Il est aussi bon de noter que les phrases actives construites avec des verbes intransitifs comme rire, nager, courir… n’ont pas leur conversion à la voix passive. En gros, tous les verbes qui admettent un complément d’objet indirect ne sont pas concernés par la conversion à la voix passive. Par exemple : « Je tombe sur la tête. », « Aïcha pense à ses projets. », « Tu ris aux larmes. »
Vous m’aurez définitivement impressionné si vous réussissez à convertir ces phrases ci-avant citées à la forme passive. Mauvais exemple pour la dernière phrase : « Aux larmes est ri par tu. » 😲 Hannn ! Ce n’est pas drôle. C’est juste incompréhensible.

2/ Écrire des phrases courtes pour une meilleure lisibilité

Une phrase trop longue porte en elle le risque de noyer le(s) message(s) qu’elle contient. Un grand référenceur Web a dit :

« Votre contenu peut être aussi complexe que vous le souhaitez. Votre écriture ne devrait pas. »

Voici résumé la philosophie qui doit soutenir nos publications.

Lisibilité sur un écran.
Lire sur un écran

Faire preuve de pédantisme ne nous rend ni efficace ni admirable. Les phrases plus courtes, au contraire, donne davantage de force à nos idées et les rendent accessibles. Une phrase simple et pertinente se construit par un sujet (précis) + un verbe + un complément. Lorsque vous avez besoin de véhiculer une information riche de plusieurs messages, il faut les enrober dans des fragments de texte et les exprimer par phrases courtes. Aujourd’hui, nous apprend-on, au-delà de 20 mots, la phrase est considérée comme longue. C’est l’époque !

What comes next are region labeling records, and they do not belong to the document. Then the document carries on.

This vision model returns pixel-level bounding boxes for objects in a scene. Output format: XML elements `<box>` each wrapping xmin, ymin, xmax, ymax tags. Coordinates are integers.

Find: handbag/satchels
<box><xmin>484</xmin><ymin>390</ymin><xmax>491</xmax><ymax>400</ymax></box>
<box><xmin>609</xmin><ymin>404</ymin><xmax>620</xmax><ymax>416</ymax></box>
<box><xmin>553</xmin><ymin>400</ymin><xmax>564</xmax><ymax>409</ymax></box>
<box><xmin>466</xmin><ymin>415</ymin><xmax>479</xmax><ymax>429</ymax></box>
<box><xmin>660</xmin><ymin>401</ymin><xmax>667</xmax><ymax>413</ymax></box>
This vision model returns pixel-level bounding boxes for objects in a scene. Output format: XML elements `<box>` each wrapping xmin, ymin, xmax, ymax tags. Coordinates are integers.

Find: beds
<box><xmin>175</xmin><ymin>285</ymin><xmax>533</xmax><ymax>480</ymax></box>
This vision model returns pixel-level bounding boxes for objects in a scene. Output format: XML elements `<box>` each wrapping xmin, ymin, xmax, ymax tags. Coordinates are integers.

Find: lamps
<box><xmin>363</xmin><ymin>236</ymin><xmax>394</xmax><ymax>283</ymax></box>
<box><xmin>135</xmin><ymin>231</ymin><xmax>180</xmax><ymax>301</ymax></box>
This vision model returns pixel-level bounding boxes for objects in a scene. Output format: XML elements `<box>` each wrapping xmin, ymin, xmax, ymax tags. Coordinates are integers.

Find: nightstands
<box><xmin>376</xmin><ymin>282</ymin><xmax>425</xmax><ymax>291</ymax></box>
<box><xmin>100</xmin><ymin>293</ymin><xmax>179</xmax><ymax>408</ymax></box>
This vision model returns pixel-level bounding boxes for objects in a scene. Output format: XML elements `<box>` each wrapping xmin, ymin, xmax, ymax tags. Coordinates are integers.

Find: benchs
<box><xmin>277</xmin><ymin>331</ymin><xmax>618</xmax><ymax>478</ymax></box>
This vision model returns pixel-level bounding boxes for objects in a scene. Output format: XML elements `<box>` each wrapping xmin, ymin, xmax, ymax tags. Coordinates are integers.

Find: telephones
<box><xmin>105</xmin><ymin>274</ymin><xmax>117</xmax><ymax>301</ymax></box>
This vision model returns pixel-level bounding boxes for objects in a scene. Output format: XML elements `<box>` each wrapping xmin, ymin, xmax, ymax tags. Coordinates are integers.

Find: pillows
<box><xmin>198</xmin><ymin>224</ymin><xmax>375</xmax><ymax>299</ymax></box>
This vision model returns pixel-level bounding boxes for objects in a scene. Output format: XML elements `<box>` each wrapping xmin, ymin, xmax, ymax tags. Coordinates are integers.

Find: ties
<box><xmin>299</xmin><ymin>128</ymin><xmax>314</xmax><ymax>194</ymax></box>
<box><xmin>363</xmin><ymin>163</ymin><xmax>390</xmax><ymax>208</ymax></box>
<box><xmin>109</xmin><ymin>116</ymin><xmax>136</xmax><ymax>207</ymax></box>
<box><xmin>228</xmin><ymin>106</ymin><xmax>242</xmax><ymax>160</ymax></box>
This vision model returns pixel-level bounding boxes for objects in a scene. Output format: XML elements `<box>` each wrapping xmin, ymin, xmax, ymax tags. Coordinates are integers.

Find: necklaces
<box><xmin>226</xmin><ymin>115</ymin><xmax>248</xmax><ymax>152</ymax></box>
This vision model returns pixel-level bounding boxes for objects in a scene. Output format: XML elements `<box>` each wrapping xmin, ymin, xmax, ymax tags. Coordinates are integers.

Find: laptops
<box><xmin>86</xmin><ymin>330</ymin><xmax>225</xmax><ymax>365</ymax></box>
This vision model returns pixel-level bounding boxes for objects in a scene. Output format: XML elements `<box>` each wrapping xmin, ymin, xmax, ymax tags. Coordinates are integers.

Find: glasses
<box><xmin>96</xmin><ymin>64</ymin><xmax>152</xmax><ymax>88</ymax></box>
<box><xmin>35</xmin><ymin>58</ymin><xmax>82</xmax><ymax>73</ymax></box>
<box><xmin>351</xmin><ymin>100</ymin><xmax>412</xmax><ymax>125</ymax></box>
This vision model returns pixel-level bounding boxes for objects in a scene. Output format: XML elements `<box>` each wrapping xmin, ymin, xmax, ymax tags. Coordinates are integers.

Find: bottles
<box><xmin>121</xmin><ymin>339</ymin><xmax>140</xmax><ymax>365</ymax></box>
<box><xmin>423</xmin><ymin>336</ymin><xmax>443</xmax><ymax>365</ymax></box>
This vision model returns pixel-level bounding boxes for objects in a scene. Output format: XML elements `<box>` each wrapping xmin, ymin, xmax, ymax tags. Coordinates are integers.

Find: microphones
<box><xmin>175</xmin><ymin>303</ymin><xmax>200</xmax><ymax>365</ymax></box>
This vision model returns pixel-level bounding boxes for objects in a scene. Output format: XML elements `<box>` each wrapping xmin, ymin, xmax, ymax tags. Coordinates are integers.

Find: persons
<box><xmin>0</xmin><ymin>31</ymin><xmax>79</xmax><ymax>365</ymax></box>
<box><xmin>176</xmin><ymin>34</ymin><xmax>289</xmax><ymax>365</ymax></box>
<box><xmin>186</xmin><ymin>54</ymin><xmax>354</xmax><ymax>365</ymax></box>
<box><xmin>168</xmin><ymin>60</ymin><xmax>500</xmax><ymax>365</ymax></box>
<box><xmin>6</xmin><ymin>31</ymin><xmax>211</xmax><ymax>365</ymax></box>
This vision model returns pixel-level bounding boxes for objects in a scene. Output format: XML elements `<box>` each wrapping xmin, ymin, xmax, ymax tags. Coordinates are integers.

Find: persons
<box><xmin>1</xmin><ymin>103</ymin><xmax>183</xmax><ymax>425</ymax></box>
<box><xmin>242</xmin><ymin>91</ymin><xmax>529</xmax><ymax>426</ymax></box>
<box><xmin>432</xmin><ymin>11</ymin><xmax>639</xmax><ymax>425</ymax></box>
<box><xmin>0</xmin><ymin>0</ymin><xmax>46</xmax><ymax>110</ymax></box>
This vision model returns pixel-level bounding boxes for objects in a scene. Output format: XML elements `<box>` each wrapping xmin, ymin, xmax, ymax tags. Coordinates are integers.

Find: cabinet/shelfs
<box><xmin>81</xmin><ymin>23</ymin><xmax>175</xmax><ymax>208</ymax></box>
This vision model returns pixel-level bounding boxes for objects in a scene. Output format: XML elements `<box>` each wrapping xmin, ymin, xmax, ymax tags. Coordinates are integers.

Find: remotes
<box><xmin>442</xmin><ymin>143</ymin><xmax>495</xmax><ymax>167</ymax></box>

Cette approche se vérifie dans notre environnement où par quelque paresse de l’esprit la cognition s’est érodée. C’est l’ère du tout-écran.

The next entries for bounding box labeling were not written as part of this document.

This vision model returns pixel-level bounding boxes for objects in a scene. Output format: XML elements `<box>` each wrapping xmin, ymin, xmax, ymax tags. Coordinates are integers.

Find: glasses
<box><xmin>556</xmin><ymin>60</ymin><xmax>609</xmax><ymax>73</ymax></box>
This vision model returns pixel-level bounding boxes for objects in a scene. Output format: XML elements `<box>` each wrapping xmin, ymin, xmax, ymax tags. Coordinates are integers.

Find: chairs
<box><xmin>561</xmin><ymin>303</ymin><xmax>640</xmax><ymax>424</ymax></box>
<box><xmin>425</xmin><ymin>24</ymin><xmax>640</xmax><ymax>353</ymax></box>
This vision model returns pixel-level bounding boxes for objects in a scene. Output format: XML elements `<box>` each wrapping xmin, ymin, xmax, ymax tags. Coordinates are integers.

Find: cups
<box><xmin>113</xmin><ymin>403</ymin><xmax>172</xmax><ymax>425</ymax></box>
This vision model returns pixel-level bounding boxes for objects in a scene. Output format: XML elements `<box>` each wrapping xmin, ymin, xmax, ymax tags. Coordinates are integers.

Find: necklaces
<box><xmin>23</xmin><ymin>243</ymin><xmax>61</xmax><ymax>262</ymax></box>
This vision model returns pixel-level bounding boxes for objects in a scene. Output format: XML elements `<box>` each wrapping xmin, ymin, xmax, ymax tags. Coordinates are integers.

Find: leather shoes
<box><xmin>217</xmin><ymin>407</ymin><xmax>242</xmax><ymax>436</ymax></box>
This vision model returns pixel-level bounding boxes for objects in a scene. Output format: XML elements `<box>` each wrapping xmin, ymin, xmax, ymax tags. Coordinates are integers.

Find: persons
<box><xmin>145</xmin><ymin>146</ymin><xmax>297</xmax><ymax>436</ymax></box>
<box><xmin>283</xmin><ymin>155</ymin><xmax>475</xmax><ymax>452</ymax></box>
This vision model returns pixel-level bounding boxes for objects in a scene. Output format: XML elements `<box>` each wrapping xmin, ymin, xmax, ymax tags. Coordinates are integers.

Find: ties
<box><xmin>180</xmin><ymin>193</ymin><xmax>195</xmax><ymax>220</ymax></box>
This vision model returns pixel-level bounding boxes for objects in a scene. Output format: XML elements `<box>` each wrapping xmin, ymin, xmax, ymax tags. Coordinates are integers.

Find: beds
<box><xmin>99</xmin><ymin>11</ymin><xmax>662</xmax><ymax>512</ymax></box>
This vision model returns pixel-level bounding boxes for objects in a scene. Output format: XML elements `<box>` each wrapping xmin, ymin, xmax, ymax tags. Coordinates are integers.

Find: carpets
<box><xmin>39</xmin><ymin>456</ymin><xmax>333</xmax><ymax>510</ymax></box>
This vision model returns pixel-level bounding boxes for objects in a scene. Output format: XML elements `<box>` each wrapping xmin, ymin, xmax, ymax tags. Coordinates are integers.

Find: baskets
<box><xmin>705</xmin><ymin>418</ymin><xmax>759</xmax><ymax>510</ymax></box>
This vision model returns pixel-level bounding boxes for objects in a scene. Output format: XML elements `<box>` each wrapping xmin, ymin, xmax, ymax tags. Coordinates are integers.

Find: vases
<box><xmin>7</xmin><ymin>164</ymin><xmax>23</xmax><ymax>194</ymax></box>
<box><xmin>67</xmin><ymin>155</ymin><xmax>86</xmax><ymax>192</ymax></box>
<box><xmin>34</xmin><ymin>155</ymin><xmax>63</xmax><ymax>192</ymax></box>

Je vous propose seulement de lire « A la recherche du temps perdu » de Marcel Proust pour (re)découvrir la poésie des longues phrases.

Conclusion

Lire, c’est écouter, c’est découvrir l’autre, c’est explorer un monde plus grand que notre sphère, c’est essayer de dominer sa réalité. C’est une attitude d’humilité. Quand on a la sagesse de lire, d’apprendre, partager devient un devoir plaisant qu’on s’efforce de rendre le plus efficace. Et comme on ne transmet que ce qu’on reçoit, il n’y a aucune règle préconçue pour insuffler de la lisibilité à nos publications. Pourvu que ça fonctionne. Il y a là une part pour le talent, pour la créativité, pour la liberté.